CONSIGNE ÉCRITE A
Relevez chaque ligne des entrées qui contient la chaîne « this », en tenant compte de la casse.

EXTRAIT DU DOCUMENT
------------
Découvrez le témoignage d'Alexis, sauvé par les sauveteurs de Goury

Le 25 octobre 2017, Alexis L., skip­per expé­ri­menté, est parti en mer pour rele­ver ses casiers de pêche. Soudain, il se retrouve à la mer, agrippé à la coque de son semi-rigide retourné. Décou­vrez ci-dessous le récit de son aven­ture.

Station de sauvetage SNSM de Goury - La Hague dans le Cotentin, vue du ciel
Le bâtiment octogonal datant de 1928 qui abrite le canot de sauvetage est doté d'une plaque tournante permettant, par une simple rotation, d'utiliser l'un ou l'autre des deux rails de descente à la mer. L'un donne accès à l'eau à marée basse et l'autre à marée haute. Le canot peut intervenir ainsi vingt-quatre heures sur vingt-quatre. ©Charles Marion

Le 25 octobre 2017 à 11 heures, le centre régio­nal opéra­tion­nel de surveillance et de sauve­tage (CROSS) Jobourg met la station de sauve­tage SNSM de Goury-La Hague en alerte pour « détresse » concer­nant une personne en dérive sur son bateau retourné. Loca­li­sa­tion : au nord du nez de Jobourg, baie d’Es­cal­grain. À 11 h 34, le canot de sauve­tage Mona Rigo­let récu­père le naufragé à son bord. Plusieurs mois après sa mésa­ven­ture, le skip­per, Alexis L., nous a adressé le récit de son aven­ture.

Retrou­­vez le témoi­­gnage d’Alexis dans l’épi­­sode 1 de la saison 1 de nos podcasts « Canal 16, la radio des Sauve­­teurs en Mer » :

Décou­vrez le récit audio d’Alexis L. dans le témoi­gnage ci-dessous :

« Comment est-ce possible ? Plus que la peur, c’est une totale incom­pré­hen­sion et une sorte de fureur que je ressens. Cela fait plus de quarante ans que je pratique la navi­ga­tion au cap de la Hague, avec l’im­pres­sion de connaître tous ses récifs, ceux toujours
émer­gés et ceux qui appa­raissent au gré des marées, les endroits où le courant est violent et ceux où j’ai le plus de chance d’at­tra­per un pois­son à la traîne ou un homard dans mon casier. En une seconde, une vague, pas très grosse, un mètre tout au plus, s’est levée sur ma droite et a déferlé au mauvais moment, retour­nant mon semi-rigide instan­ta­né­ment sans que le coup de barre initié ait eu le temps de faire virer mon bateau. Je grimpe sur la coque retour­née et commence à analy­ser la situa­tion.

Tombé à l’eau, Alexis décide de ne surtout pas quit­ter son bateau retourné

Mon métier de pilote de ligne m’a appris que, face à une situa­tion impré­vue, il ne faut surtout pas se préci­pi­ter. Avant d’agir, il faut lister les faits, les options, les risques asso­ciés, puis prendre une déci­sion, l’exé­cu­ter, et véri­fier régu­liè­re­ment que la déci­sion prise
demeure compa­tible avec l’évo­lu­tion en temps réel de la situa­tion. Nous appe­lons cela le FORDEC*. Et, puisque tous les six mois je passe des heures dans un simu­la­teur de vol pour maîtri­ser l’exer­cice, je vais tenter de resti­tuer mon appren­tis­sage. Car
cette fois-ci, c’est du réel et j’ai bien conscience qu’à l’is­sue de la séance, il n’y aura pas de débrie­fing ni d’ap­pré­cia­tion, mais que le cours de mon exis­tence risque d’être impacté d’une façon assez radi­cale !
------------
ENTRÉES DE L'EXERCICE
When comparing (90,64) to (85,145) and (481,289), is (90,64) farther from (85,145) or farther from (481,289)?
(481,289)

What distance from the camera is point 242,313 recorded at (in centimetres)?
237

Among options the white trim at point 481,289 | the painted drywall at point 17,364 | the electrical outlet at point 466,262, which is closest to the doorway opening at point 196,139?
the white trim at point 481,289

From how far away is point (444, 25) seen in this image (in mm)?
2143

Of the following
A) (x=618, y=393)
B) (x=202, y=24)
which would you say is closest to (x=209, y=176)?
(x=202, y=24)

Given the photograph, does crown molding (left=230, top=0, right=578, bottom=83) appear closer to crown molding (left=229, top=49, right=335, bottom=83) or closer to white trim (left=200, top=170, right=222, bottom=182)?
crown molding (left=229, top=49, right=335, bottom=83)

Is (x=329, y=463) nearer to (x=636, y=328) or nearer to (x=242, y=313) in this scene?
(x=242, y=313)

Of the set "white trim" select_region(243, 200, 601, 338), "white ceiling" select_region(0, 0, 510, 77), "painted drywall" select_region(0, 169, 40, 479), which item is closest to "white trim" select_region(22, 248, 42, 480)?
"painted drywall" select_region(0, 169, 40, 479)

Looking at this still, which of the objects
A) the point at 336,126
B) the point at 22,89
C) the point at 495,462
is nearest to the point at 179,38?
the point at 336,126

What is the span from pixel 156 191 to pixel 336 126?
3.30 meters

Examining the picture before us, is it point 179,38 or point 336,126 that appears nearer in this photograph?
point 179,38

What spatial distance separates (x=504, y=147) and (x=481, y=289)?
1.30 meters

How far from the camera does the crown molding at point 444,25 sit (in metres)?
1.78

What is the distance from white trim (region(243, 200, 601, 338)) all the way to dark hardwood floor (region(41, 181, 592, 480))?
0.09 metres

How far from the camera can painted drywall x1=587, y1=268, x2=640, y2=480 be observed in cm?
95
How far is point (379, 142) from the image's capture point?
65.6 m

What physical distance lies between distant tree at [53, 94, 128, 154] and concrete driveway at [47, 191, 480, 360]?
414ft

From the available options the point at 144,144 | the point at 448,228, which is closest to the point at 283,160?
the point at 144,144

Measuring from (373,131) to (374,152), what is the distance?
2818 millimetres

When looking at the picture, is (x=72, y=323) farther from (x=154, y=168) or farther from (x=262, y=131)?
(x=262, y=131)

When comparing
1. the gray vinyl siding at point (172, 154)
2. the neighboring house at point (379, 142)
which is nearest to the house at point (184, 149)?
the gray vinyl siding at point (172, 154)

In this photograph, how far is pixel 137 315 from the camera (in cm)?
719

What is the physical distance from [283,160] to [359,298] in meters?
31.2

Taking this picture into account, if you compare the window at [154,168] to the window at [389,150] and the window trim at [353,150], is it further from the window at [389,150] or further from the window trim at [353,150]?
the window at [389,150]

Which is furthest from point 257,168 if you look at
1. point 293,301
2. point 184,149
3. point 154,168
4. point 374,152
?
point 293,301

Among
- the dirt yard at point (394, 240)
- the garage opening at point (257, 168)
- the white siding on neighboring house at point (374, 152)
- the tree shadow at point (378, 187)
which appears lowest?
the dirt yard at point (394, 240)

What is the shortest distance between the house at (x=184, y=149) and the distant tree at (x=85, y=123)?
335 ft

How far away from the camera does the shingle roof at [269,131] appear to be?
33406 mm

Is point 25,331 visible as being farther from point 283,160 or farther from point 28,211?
------------
CONSIGNE ÉCRITE B
Condensez sous forme de liste le paragraphe du récit de sauvetage qui commence par « Le 25 octobre 2017 à 11 heures », en conservant ses faits essentiels.

CORRIGÉ A
From how far away is point (444, 25) seen in this image (in mm)?
Is (x=329, y=463) nearer to (x=636, y=328) or nearer to (x=242, y=313) in this scene?
Looking at this still, which of the objects
Examining the picture before us, is it point 179,38 or point 336,126 that appears nearer in this photograph?
In this photograph, how far is pixel 137 315 from the camera (in cm)?
Taking this picture into account, if you compare the window at [154,168] to the window at [389,150] and the window trim at [353,150], is it further from the window at [389,150] or further from the window trim at [353,150]?

CORRIGÉ B
- 25 octobre 2017, 11 h : le CROSS Jobourg met la station SNSM de Goury-La Hague en alerte pour « détresse », car une personne dérive sur son bateau retourné.
- Lieu : au nord du nez de Jobourg, baie d'Escalgrain.
- 11 h 34 : le canot de sauvetage Mona Rigolet récupère le naufragé à son bord.
- Plusieurs mois plus tard, le skipper, Alexis L., adresse le récit de son aventure.